How Do No Refusal Weekends Work?

Texas DWI lawyer Stephen Hamilton explains how No Refusal Weekends work.

In recent years, Texas has been coming down hard on those suspected of driving while intoxicated. With about half of suspected drivers refusing field sobriety and Breathalyzer-type tests, police have sought search warrants to permit them to obtain a blood sample in order to determine a suspect’s blood alcohol content.

Blood tests are far more accurate, but they are also far more invasive than a breath test.

Instances where police seek search warrants signed by judges to obtain blood samples are markedly on the rise.

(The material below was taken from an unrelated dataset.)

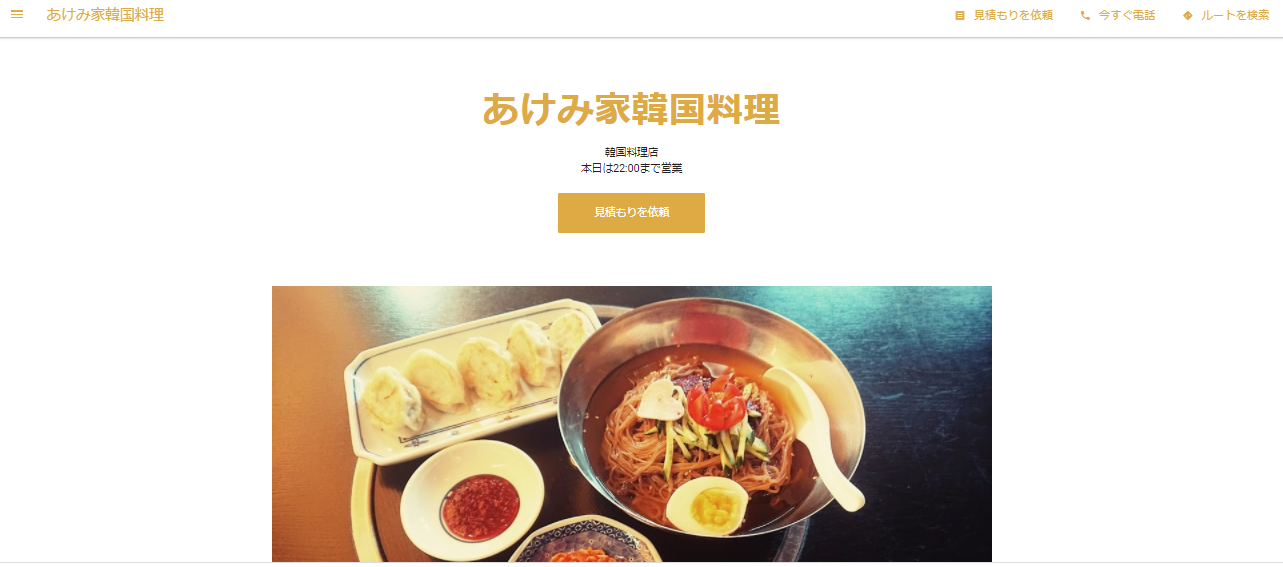 あけみ家2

One of the more innovative approaches in Texas is the institution of No Refusal Weekends. Through the cooperation of police, prosecutors, and judges, and frequently funded by MADD, Mothers Against Drunk Driving, national holiday weekends when the instances of DWI offenses have typically been noticeably higher have been dubbed No Refusal Weekends, meaning you can’t legally refuse to provide a sample.

During these weekends—Memorial Day, Fourth of July, Labor Day, Halloween, Thanksgiving, Christmas, and New Year’s “weekends”—magistrates are available 24 hours a day to speedily sign search warrants permitting police to draw blood from suspects.

Must you consent to a blood draw?

Absolutely not. We strongly advise that you stay silent, refuse all tests, and make the arresting officer responsible to obtain enough evidence against you in order to secure a warrant.

It’s not your job to make their job easier! At the very least, it makes it a bit easier to challenge a warrant if you have refused any and all tests—breath, blood, and field sobriety tests.

There is also the possibility that an officer might make a mistake if hastily performing their duties and that is where a skilled DWI attorney can argue that the procedure was done improperly and possibly get the search warrant deemed defective and all related evidence tossed.